L’economia umanistica ha come obiettivo quello della felicità: creare lavoro per le persone con la finalità di far star bene la gente e le famiglie.
Siamo in un mondo in cui i soldi si fanno con i soldi, la finanza fa soldi sulla finanza, la carta fa soldi sulla carta. Si è dimenticato il vero valore dell’economia: produrre, dare lavoro e far star bene la gente.
L’economia capitalistica, anche se è nata con intenti positivi molto tempo fa, ha poi avuto una deriva assolutamente illogica. Ha messo il capitale sopra il lavoro, i soldi sopra le persone, le borse sopra la produzione.

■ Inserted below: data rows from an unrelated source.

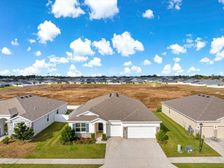 5851 SW 85th Place, Ocala, FL 34476
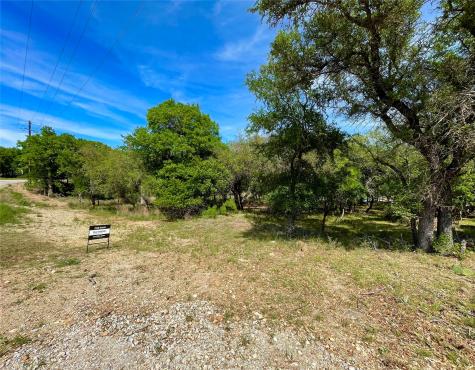Tbd (Lots 785, 786) Oak Point Drive May TX 76857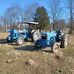 Keith Berryman - Facebook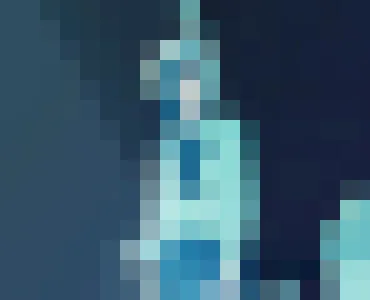 aiyouxidamu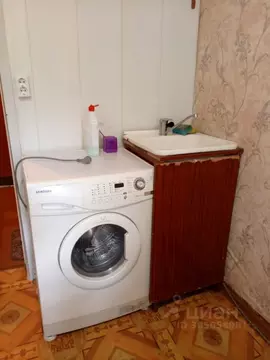 Студия Ульяновская область, Ульяновск ул. Лихачева, 2А (18.0 м)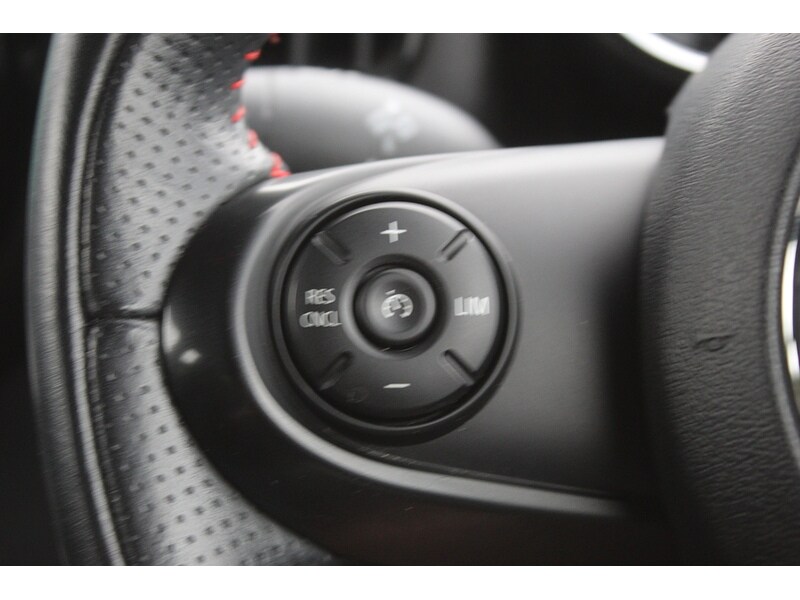 Used MINI Countryman 2019 for sale - 76077200: Photo 25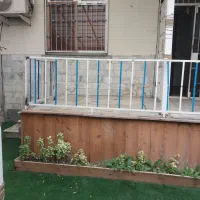 اجاره منزل ویلایی گلسار بیست متری گاز|اجارهٔ خانه و ویلا|رشت, بلوار گیلان|دیوار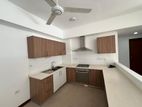 3 Bedroom Apartment for Sale @ Savrano 39, Kohuwala (EM090VW)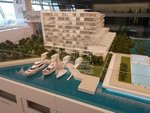 1 bedroom Apartment in Al Zorah, UAE No. 55863 - Image 5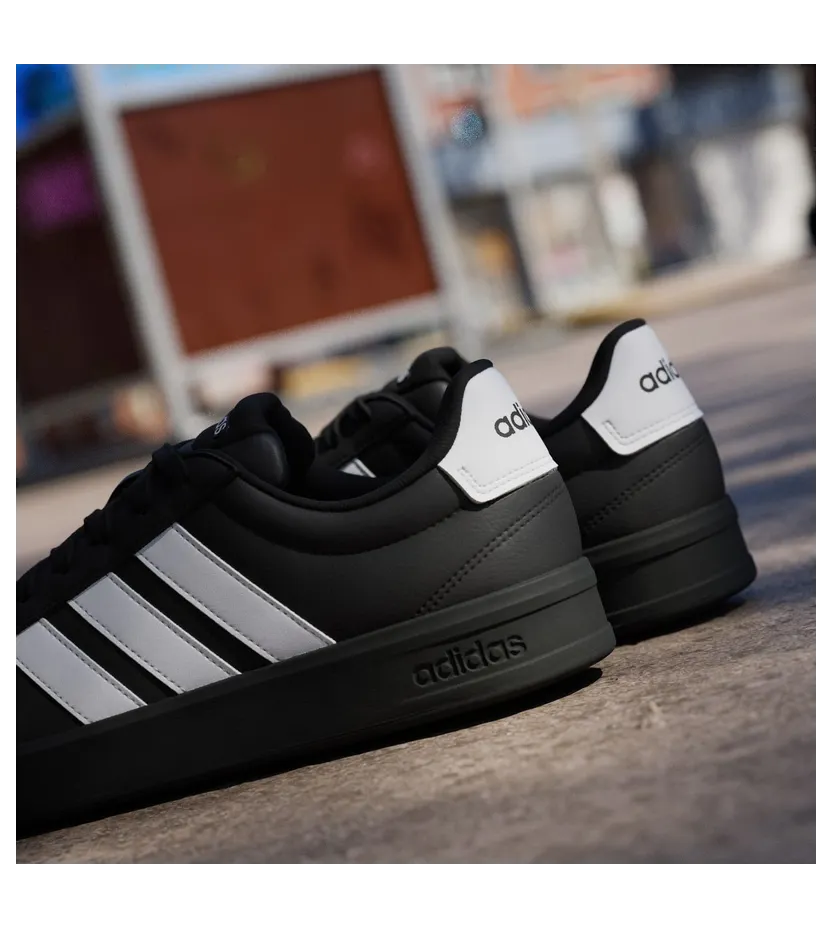 adidas-grand-court IH1476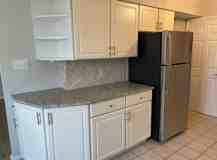 Broadmoor Townhomes-2Cor5 - Photo 1 of 1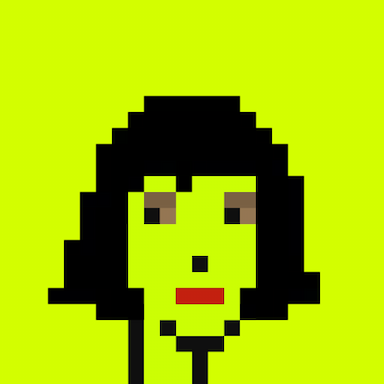 404 Origin Punk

I nostri nonni hanno portato fuori l’Italia dalla seconda guerra mondiale, una nazione distrutta e occupata che non aveva miniere, petrolio e ricchezze. Come ci sono usciti? Con un’economia agricola che poi è diventata industriale attraverso il lavoro. Oggi abbiamo un’economia che si basa sui pezzi di carta, moltiplicati come i pani e i pesci attraverso un bottone. Dobbiamo tornare a riequilibrare le priorità e riscoprire il vero significato dell’economia.

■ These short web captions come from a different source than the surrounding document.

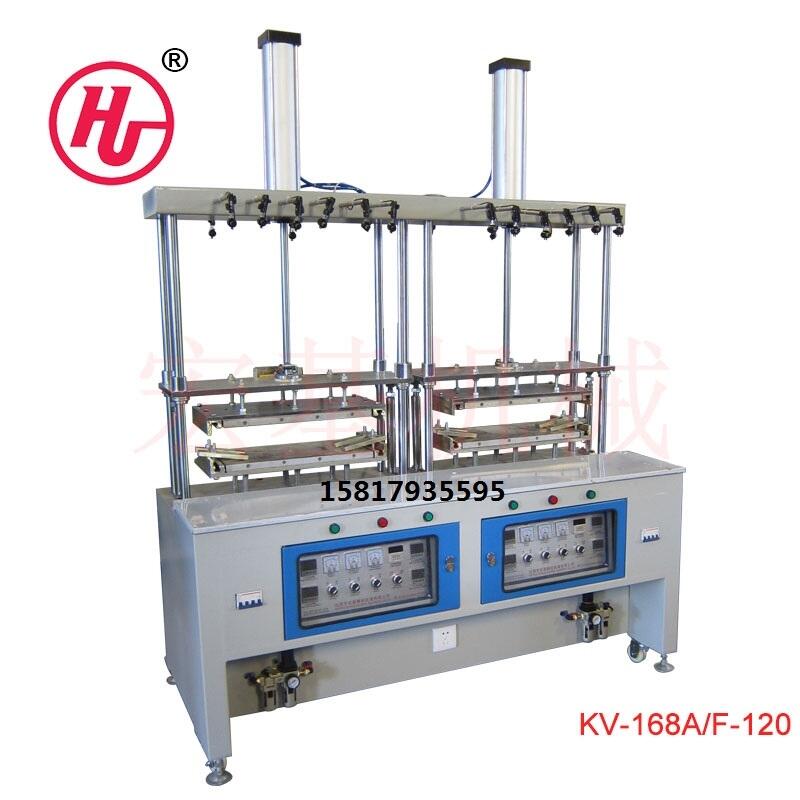 ֶ͙C 3Dֶ͙C |͙C ģ͙C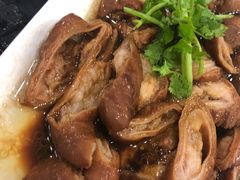 -绍兴名菜馆(可乐路店)
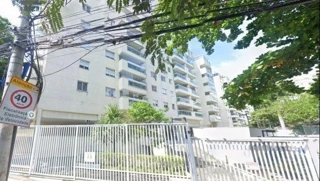 Imóvel 2594167 [''] - ['Rua Retiro dos Artistas, 909, Pechincha, Rio de Janeiro, RJ'] ['Pechincha'] - ['Rio De Janeiro']/['RJ'] - 1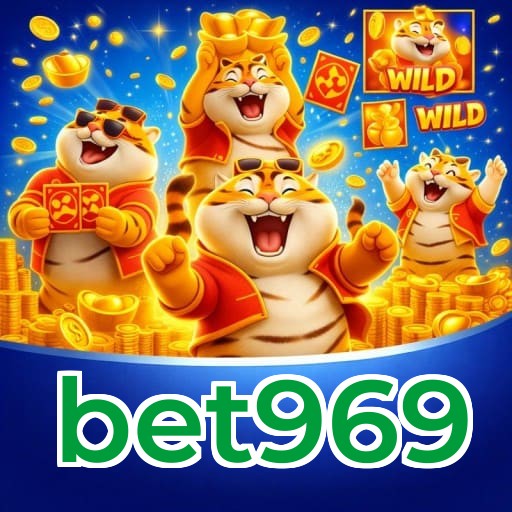 bet969 PIX instantâneo Brasil - Depósito e saque em minutos 24/7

Il filosofo Severino Boezio diceva una cosa molto semplice: “la felicità consiste in un bene, posseduto il quale, non se ne desiderano altri”.

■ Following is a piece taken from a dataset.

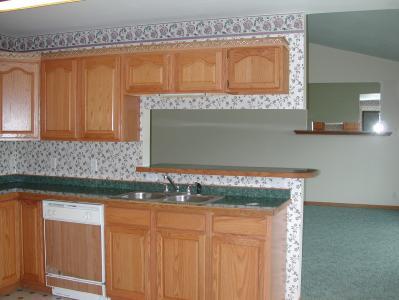 58402 Farrand Road Colon, MI 49040 - Photo 3 of 9 Additional Photo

Negli ultimi 30-40 anni ci hanno fatto un lavaggio del cervello: per decenni hanno fatto passare il messaggio per cui bisogna fare austerità, tagliare la spesa pubblica, eliminare il debito pubblico e che ogni bambino che nascerà soffrirà le conseguenze del fatto che abbiamo vissuto al di sopra delle nostre possibilità. Ci hanno convinto che dobbiamo essere infelici, che per tenere sano il proprio Stato bisogna soffrire perché non ci sono i soldi. Ma non è vero…
Una bufala a cui credono milioni di persone, lo Stato ha bisogno di finanziarsi con le tasse.
Lo Stato emette moneta, la stampa schiacciando un bottone. E’ questo l’unico modo di creare moneta in un sistema. Con le tasse lo Stato fa esattamente l’opposto: drena la liquidità dal sistema.